I felt guilty too, since it was Matt that invited me along and had me join his team, and now I was splitting it apart. Matt would leave the next day to continue on the path to the pass, which would put him ahead of us. We spoke hopefully and optimistically about crossing the pass together and how he might wait for us at one of the base camps for such a reason. Though it was no promise, and none of us assumed it was such. 
We said ‘See you soon,’ but we meant, ‘Goodbye.’ Cathy and I left. It would be a full day getting there. Longer than any day we had had so far. Up to this point of the trek, we had only walked about five hours a day with breaks in between, sometimes frequent and sometimes long. It made a day, a short day, but a day. I felt confident with my drive and her steadiness. I imagined getting there, running up the mountain, and then getting back on track without a loss of breath or time. I felt that way until the first two hours were over. Up and down and up and down. Was it left or right here? Was this even a trail? My motivation became a desire just to get to the base camp before it snowed too heavily.


There were two villages we passed along the way that provided a place to stay for people making the trek, but the steady tortoise won the race. ‘Good to go?’ I would ask. 
A smile and ‘Yep.’ The trail was windy, cold, and the last leg of it involved walking across a landslide area. Considering that there was not even enough trail to put one foot, I wondered how the villagers brought large cattle or supplies through here. 
I kept imagining one little rock turning into an all out landslide as we walked across it. The entire mountainside was nothing but small rocks. Forty-five minutes of leaning against these small rocks so as not to be blown off the inch-wide trail by the extreme wind and gusts, I looked down and envisioned the fall quite a lot. It would be one hell of a slide. One hell of a ride. We made it. 
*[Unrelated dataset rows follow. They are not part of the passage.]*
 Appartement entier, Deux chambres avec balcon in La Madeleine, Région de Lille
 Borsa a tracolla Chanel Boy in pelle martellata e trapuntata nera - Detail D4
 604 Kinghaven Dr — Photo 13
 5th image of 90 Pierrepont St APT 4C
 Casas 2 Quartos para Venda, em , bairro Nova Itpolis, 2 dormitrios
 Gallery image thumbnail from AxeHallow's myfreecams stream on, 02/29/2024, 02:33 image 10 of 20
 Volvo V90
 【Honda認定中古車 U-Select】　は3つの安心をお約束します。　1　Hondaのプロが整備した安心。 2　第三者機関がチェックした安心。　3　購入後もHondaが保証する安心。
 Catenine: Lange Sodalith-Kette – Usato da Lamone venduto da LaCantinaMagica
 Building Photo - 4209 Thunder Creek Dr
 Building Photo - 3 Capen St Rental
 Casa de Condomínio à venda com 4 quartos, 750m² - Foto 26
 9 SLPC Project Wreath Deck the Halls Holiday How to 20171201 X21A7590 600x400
We arrived at Tilicho base camp, got our shack, and then headed to the common area where we found Friedrich and Aviva. The common area was like many other places we stayed at. It was a large room with a kitchen in the back. It was the only room with a stove to heat the area and it is where everybody who stayed there would stay until it was time to go back out to their rented shack and sleep in their sleeping bags. 
There were people scattered around the open space, some at tables reading, some at tables eating, and some at tables drinking tea and staring at the larger concentration of people near the front of the room. This is where we found Friedrich and Aviva. There were probably a dozen people in this little circle. Friedrich was under the weather. They had just finished their climb to Tilicho Lake that day and already come back down. 
Friedrich was now feeling the wrath of Acute Mountain Sickness. I believed his story. He didn’t seem the type to use it as an excuse. He had himself curled up on the floor with a jacket over his head. It seemed mostly like a headache, but he couldn’t eat and was having some nausea. I believed more than anything his ears were the worst of it. He was happy to see us, but hid under his jacket most of the evening before finally heading to bed.